Interestingly, YB-1 and several of its identified interactors are overexpressed in hepatocellular carcinoma (often induced by HCV infection) and other cancer tissues (see Table S4 in the supplemental material). In particular, the high expression of proteins such as YB-1, C1QBP, and hnRNP A1 correlates with cancer aggressiveness and progression and is often associated with a poor survival prognosis (84–88). HCV can induce in vitro the epithelial mesenchymal transition of primary hepatocytes believed to be required for hepatocellular carcinoma metastasis (89). This important event in disease progression might be achieved by the co-opting of YB-1 RNP in chronic HCV infection. Indeed, YB-1 promotes the epithelial mesenchymal transition accompanied by enhanced metastatic potential in breast epithelial cells by stimulating the cap-independent translation of a specific set of genes (90).

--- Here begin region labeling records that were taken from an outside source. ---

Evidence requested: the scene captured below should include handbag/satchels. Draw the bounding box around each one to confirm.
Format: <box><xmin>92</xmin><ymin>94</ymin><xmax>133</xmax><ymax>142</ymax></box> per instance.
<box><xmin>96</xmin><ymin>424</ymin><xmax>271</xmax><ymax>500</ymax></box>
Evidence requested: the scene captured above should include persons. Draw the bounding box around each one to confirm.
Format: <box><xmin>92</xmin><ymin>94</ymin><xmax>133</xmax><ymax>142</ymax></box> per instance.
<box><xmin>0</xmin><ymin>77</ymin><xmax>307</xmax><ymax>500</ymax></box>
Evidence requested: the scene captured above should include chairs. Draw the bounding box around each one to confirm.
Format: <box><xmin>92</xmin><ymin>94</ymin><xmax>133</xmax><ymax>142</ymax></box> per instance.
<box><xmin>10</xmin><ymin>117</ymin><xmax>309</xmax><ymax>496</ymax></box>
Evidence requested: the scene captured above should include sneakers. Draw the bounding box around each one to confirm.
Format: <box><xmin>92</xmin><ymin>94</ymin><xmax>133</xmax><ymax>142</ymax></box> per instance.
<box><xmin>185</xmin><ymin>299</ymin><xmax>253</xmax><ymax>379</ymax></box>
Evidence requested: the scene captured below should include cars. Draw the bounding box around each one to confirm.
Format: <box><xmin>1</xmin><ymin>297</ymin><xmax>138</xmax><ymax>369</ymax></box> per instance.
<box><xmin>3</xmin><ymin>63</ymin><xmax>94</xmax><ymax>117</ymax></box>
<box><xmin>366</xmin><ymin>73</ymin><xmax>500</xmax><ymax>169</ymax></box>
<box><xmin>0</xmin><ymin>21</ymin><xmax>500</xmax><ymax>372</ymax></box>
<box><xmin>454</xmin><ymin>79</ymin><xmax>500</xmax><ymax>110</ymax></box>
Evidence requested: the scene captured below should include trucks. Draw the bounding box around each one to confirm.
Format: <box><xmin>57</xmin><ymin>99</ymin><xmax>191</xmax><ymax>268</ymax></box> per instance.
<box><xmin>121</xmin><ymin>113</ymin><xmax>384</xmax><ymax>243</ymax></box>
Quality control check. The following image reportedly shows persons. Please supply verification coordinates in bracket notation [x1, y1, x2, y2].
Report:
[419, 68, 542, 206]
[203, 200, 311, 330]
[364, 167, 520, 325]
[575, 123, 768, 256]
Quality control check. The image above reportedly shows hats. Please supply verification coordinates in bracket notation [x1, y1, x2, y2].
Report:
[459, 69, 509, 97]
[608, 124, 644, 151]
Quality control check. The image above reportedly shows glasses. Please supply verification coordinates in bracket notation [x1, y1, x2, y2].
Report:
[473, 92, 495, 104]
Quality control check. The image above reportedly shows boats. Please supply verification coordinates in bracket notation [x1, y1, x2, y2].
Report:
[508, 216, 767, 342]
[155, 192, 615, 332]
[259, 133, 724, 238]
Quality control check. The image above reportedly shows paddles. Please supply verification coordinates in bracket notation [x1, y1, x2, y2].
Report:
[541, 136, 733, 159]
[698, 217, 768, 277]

In conclusion, by taking advantage of a combined approach based on qMS and RNAi screening, we have identified novel YB-1-associated cofactors of HCV replication. Further characterization of the selective set of YB-1 partners DDX6, IGF2BP2, LARP1, and C1QBP unraveled an RNP complex hijacked by the assembling capsids to the LD compartment, which restrains the NS3-dependent steps in virus release and/or egress. We propose that YB-1 and newly identified host cofactors, as part of a virus-host RNP complex, are critical for harmonizing the different stages of the HCV life cycle in time and space and might represent promising targets for the development of novel host-targeting antivirals.